Start

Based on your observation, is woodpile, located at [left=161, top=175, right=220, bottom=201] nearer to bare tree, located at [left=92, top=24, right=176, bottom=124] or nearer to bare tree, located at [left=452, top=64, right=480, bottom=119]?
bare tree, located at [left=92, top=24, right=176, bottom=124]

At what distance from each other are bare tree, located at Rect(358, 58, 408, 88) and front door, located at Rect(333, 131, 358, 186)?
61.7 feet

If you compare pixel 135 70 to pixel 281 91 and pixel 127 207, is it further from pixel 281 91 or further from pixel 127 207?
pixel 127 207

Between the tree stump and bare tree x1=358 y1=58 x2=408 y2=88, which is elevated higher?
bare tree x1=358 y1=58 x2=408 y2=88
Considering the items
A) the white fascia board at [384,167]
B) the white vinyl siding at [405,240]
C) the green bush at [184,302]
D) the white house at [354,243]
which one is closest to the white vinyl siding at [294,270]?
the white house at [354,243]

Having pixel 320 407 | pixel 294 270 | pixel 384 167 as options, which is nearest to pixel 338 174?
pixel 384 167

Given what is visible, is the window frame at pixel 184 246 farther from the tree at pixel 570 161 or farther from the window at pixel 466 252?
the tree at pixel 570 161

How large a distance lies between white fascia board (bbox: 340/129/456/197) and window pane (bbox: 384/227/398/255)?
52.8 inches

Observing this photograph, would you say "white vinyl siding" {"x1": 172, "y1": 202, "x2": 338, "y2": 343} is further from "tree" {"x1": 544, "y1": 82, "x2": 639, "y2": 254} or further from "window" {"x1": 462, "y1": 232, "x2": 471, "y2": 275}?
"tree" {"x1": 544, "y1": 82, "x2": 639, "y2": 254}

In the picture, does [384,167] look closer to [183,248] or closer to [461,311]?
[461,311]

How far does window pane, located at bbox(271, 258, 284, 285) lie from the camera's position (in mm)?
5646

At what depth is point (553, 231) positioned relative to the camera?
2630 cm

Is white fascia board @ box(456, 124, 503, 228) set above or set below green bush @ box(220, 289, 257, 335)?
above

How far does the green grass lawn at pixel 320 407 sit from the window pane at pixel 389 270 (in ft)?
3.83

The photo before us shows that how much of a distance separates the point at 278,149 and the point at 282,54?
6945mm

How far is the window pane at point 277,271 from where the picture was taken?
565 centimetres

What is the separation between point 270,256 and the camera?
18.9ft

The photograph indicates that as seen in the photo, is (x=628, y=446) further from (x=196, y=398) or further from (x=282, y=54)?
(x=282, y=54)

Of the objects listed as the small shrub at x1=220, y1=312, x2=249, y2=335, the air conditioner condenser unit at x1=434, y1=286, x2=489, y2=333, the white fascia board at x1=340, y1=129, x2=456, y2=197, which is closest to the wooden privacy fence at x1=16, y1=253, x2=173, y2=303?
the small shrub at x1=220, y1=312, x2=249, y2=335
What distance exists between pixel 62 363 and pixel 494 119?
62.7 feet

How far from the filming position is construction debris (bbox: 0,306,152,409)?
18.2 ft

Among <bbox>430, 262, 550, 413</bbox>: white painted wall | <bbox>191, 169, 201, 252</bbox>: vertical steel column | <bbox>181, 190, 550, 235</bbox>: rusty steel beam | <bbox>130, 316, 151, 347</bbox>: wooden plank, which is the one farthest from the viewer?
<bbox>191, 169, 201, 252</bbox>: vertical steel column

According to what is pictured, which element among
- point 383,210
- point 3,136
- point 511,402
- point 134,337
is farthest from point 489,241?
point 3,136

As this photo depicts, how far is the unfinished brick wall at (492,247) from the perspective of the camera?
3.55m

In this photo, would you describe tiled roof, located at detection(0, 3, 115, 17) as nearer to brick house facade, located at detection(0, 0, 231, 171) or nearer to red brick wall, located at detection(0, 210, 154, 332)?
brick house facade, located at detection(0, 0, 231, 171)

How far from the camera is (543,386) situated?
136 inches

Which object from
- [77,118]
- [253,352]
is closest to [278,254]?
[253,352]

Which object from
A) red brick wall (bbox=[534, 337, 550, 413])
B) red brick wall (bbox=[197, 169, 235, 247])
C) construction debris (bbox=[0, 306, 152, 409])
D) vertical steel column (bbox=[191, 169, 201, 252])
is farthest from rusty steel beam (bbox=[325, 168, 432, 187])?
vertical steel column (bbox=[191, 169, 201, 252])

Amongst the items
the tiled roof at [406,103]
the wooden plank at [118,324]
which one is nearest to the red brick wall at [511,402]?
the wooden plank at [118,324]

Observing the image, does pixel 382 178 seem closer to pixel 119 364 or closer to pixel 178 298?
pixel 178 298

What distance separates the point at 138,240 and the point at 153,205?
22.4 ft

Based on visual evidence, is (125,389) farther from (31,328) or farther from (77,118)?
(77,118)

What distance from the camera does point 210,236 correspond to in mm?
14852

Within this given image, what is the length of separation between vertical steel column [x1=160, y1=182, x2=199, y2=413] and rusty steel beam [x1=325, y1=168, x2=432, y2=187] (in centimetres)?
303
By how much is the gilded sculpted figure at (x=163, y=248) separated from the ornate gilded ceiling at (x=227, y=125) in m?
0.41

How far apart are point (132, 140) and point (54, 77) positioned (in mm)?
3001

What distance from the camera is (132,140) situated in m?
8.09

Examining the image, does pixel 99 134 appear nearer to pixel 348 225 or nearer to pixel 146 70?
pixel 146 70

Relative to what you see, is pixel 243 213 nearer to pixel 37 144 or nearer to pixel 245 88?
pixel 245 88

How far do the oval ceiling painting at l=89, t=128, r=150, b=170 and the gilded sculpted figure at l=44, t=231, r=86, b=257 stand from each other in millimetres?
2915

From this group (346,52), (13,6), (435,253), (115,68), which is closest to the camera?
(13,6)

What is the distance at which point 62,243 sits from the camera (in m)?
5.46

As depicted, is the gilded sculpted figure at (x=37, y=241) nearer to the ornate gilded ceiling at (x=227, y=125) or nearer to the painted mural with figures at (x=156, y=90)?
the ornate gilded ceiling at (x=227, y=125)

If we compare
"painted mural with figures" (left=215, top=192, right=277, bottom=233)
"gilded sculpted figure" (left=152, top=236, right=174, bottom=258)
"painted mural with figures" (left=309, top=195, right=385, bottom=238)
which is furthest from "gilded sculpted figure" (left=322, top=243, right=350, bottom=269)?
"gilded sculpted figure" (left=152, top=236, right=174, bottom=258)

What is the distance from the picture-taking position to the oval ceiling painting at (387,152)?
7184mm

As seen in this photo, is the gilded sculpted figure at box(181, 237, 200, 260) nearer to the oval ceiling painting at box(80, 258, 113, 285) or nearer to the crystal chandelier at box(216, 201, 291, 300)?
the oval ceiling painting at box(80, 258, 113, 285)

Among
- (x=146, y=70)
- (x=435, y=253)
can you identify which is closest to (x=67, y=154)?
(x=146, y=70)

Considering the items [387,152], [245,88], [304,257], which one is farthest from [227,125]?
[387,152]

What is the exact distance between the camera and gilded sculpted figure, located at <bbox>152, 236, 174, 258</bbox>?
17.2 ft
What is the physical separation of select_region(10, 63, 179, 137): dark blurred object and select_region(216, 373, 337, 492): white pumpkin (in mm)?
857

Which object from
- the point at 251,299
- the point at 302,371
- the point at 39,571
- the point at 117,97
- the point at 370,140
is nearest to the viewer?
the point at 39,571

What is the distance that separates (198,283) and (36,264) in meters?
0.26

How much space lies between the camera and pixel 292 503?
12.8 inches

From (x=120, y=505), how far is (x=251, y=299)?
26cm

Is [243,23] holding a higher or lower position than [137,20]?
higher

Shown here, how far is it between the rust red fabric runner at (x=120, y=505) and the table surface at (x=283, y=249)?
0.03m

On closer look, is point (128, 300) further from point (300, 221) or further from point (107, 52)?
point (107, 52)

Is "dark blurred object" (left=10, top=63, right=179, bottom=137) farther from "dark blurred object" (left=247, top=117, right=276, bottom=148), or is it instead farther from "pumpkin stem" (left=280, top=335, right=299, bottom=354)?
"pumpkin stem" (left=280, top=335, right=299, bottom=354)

End

Do this:
Reproduce nothing but the lines from the line containing "Considering the items [387,152], [245,88], [304,257], which" to the last line of the data, each exactly as written.

Correct output:
Considering the items [387,152], [245,88], [304,257], which one is farthest from [227,125]?
[387,152]

What is the exact distance between the camera and gilded sculpted figure, located at <bbox>152, 236, 174, 258</bbox>?
17.2 ft
What is the physical separation of select_region(10, 63, 179, 137): dark blurred object and select_region(216, 373, 337, 492): white pumpkin (in mm)?
857

Which object from
- the point at 251,299
- the point at 302,371
- the point at 39,571
- the point at 117,97
- the point at 370,140
is nearest to the viewer?
the point at 39,571

What is the distance that separates (198,283) and (36,264) in meters?
0.26

How much space lies between the camera and pixel 292 503?
12.8 inches

From (x=120, y=505), how far is (x=251, y=299)?
26cm

Is [243,23] holding a higher or lower position than [137,20]?
higher

Shown here, how far is it between the rust red fabric runner at (x=120, y=505) and the table surface at (x=283, y=249)?
0.03m

On closer look, is point (128, 300) further from point (300, 221) or further from point (107, 52)?
point (107, 52)

Is "dark blurred object" (left=10, top=63, right=179, bottom=137) farther from "dark blurred object" (left=247, top=117, right=276, bottom=148), or is it instead farther from "pumpkin stem" (left=280, top=335, right=299, bottom=354)?
"pumpkin stem" (left=280, top=335, right=299, bottom=354)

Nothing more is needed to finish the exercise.